Node Toy is like an instant server-side. Its a REST interface that accepts and returns JSON to any ol’ URL (that starts with /data/), And it also hosts your HTML etc at /app/

Quite often when developing front end code that calls a JSON interface I create flat files with extension .json and have a local Apache instance serve the files on given URLs with the correct mime/type. This means you can concentrate on the front end code HTML and JS while the backend is being worked on by someone else, or by you at a later date.

Node Toy is built with this in mind but talking JSON in both directions, you can POST any old blob of JSON to a URL and the node server will save it and make it available for a subsequent GET. If you GET to a directory, not a file, you get a listing back of all the *.json files.

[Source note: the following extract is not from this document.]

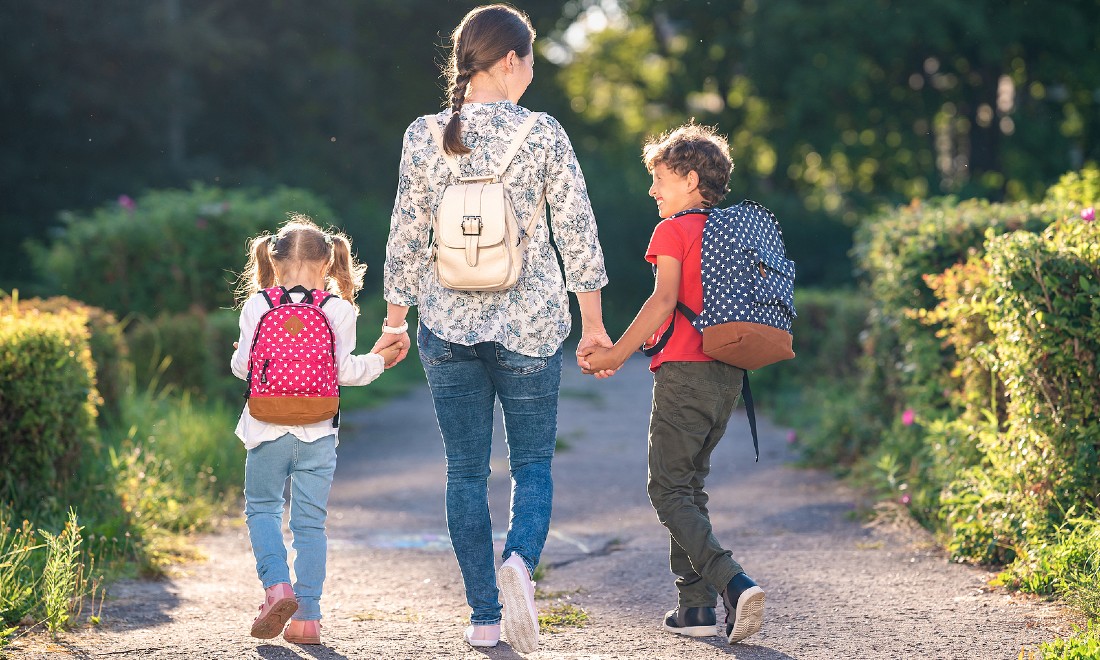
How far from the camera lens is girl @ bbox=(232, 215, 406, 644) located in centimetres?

I have done the same job in the past with a tomcat server but thats a big chunk of RAM you might not be happy to give up. A node server takes up about as much RAM as a tab in chrome.

Node Toy comes with a tester page in the /app/test.html so you can try out GETing and POSTing without writing and JavaScript yet. There is also a jQuery version and some css and image, delete them if they get int he way an d you don't use the tester.

Its not a bad idea to follow REST principals for larger applications. To test the concept I knocked up a todo list in just front end code HTML/JS/CSS. The resulting code was hacked out fast, but its not that bad and it proves that not all APPs need a hefty backend, but almost all of them need some kind of persistence. Persistence is the one thing that a browser does not give you. I guess modern browsers do give you persistence but I like to be able to see and back up my data and not have to worry about it dissappearing when you flush the caches or upgrade the version. Node toy stores the files as flat files in the file system.

I can see this tool being handy to knock up little desktop APPs where anybody with a bit of JavaScript experience can chip in to build up the features, and also quite neat for adding bits of interaction to website prototypes.